**Source document:**
┌──
The Emotional Toll of Uncertainty

The Emotional Toll of Uncertainty

I’ve lost count of how many times I’ve heard the phrase “due to these uncertain times. . .”. Uncertainty is everywhere. We long for normalcy to return, especially when every day feels like a journey with no destination.

  You may be feeling more tired and disengaged. You might find it more difficult to make decisions or keep focus. Perhaps you’re noticing some moderate waves of energy followed by feelings of hopelessness. You’re not alone. This is your brain on drugs uncertainty. 

In BC (Before Covid-19) times, our brains had many opportunities to go on autopilot mode—times when familiarity or routine kicks in and we feel safe enough to temporarily rest our fear response system. Think about your daily ride to work or cooking a favorite meal. You can complete these tasks without needing to be on high alert or focusing on every detail. It’s great that our brains are able to adapt in this way—we can cruise through the familiar while saving energy for a true threat.
└──
**Work task:** Continue the piece on the emotional toll of uncertainty from its final sentence, in the same voice. The lines after this text play no part here.

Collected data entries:
┌──
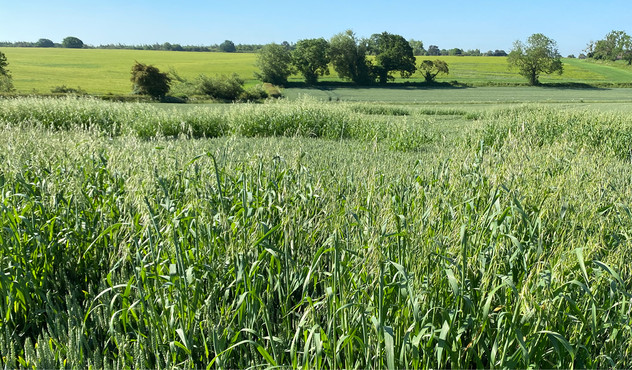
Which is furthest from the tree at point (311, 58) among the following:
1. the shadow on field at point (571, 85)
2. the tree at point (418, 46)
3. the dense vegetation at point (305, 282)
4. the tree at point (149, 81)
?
the tree at point (418, 46)

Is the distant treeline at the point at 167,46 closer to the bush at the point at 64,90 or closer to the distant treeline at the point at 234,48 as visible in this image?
the distant treeline at the point at 234,48

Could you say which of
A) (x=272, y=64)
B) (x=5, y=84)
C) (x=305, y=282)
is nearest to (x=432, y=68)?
(x=272, y=64)

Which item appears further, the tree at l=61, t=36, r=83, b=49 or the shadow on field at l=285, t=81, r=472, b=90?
the tree at l=61, t=36, r=83, b=49

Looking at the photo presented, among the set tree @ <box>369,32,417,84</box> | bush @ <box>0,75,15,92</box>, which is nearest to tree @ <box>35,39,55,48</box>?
bush @ <box>0,75,15,92</box>

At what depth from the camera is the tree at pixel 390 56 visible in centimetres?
6812

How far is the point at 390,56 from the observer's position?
68.7 m

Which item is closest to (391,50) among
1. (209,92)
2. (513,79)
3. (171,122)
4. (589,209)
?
(513,79)

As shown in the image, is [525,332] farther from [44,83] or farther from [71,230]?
[44,83]

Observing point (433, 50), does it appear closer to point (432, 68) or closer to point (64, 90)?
point (432, 68)

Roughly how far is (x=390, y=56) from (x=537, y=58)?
78.7ft

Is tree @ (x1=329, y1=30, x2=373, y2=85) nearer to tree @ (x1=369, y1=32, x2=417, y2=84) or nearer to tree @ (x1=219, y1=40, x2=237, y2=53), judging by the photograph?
tree @ (x1=369, y1=32, x2=417, y2=84)

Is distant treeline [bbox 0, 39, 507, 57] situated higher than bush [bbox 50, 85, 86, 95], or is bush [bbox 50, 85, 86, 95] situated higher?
distant treeline [bbox 0, 39, 507, 57]

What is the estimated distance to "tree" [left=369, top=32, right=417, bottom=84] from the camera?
68.1 m

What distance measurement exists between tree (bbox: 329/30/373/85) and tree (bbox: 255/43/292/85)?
1005 cm
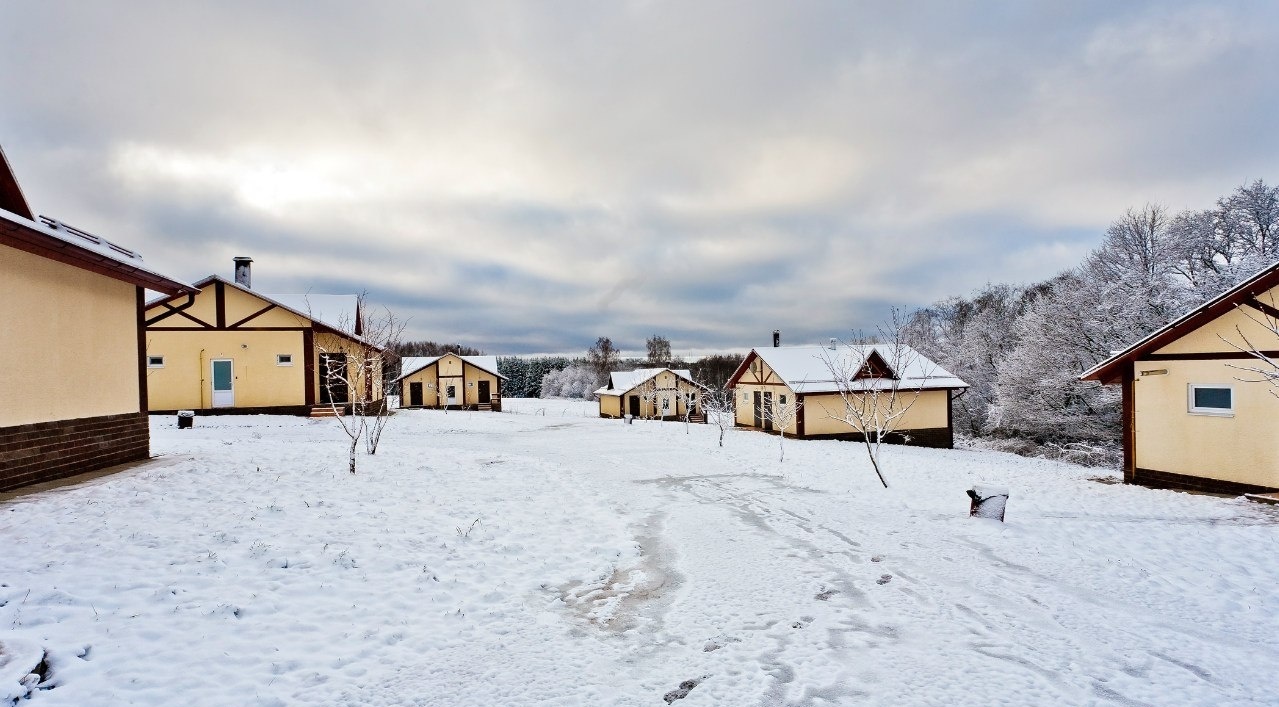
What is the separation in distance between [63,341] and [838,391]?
25.4m

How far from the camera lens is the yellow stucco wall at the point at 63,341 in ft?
26.4

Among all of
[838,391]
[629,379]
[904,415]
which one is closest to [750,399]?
[838,391]

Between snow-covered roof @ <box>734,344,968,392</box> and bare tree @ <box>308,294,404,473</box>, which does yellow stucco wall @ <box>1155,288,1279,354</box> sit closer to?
snow-covered roof @ <box>734,344,968,392</box>

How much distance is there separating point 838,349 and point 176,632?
29.1 m

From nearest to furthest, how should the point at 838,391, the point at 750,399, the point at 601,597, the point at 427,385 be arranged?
the point at 601,597 → the point at 838,391 → the point at 750,399 → the point at 427,385

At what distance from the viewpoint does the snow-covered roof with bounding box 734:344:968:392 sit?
26.8 m

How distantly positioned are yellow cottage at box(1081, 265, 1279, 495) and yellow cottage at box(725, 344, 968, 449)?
38.0ft

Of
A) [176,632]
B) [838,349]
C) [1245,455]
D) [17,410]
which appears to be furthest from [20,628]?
[838,349]

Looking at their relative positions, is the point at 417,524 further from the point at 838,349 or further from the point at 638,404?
the point at 638,404

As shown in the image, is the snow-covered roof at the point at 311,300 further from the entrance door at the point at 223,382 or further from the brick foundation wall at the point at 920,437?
the brick foundation wall at the point at 920,437

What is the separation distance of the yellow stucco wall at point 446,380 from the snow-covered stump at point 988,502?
4705cm

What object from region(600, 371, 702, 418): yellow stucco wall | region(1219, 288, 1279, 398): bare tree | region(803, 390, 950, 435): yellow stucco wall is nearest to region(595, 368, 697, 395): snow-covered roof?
region(600, 371, 702, 418): yellow stucco wall

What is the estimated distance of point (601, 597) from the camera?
627 centimetres

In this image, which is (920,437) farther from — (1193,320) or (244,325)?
(244,325)
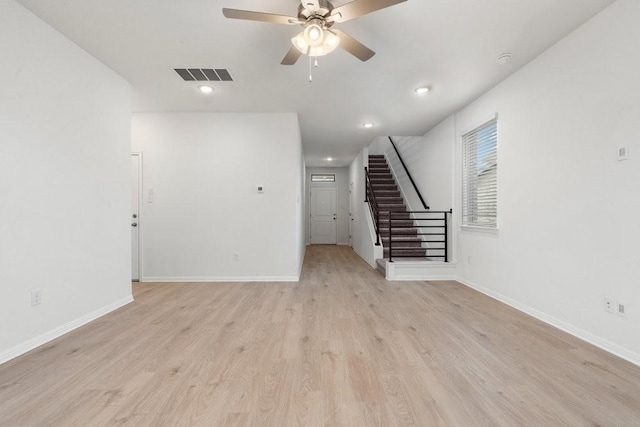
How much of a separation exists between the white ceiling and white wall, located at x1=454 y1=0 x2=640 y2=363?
0.28 metres

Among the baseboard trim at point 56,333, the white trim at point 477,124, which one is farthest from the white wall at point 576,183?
the baseboard trim at point 56,333

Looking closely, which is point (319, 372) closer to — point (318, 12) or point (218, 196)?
point (318, 12)

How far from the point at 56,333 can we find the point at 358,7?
138 inches

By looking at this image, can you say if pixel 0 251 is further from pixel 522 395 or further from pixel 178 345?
pixel 522 395

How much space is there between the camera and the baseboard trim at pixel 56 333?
80.0 inches

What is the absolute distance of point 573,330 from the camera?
2424mm

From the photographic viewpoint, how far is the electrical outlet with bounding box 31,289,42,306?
87.4 inches

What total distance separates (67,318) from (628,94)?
4.90m

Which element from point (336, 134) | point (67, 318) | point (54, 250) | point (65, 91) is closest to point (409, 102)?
point (336, 134)

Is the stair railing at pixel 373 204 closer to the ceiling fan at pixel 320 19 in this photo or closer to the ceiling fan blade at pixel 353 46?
the ceiling fan blade at pixel 353 46

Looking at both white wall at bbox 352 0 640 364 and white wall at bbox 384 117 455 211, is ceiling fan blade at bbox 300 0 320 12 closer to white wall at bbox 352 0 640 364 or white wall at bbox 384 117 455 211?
white wall at bbox 352 0 640 364

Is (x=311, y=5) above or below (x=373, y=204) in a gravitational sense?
above

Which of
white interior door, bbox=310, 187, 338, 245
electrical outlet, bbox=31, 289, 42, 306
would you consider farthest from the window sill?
white interior door, bbox=310, 187, 338, 245

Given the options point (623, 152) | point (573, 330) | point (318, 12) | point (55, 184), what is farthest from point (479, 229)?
└──
**Task answer:**
But when the environment changes how we meet our basic needs, our brains go into the “let me figure this out” mode much more often. We can’t sit back and rely on what we know when we feel we don’t know anything. In this global pandemic, many are struggling to know where their next paycheck will come from, what food will be available at the grocery store, when they’ll be able to see family and friends, if they will have a job to return to, and concerns over loved ones’ health, even their survival. Difficult questions to face. But sometimes our efforts to can add to this emotional load. In other words, the obstacle is not that we have these concerns, but that we continue to look for answers to unanswerable questions. The toll of uncertainty is high. Is the toll of accepting it, rather than fighting it, perhaps lower?  

  In the mental health treatment of anxiety, and obsessive-compulsive disorder specifically, we learn to recognize what cognitive behavioral strategies provide a sense of certainty. Then we explore how taxing these can become without actually giving us what we’re looking for. Common unhelpful strategies include:

-       Catastrophizing:  (thinking of the worst-case scenario as the most likely one.

-       Checking: “If I lock these doors, I’ll be safe from harm—did I lock the doors? Let me check again so I can know for sure I’ll be safe. Maybe I didn’t lock it all the way; I’ll go back again…”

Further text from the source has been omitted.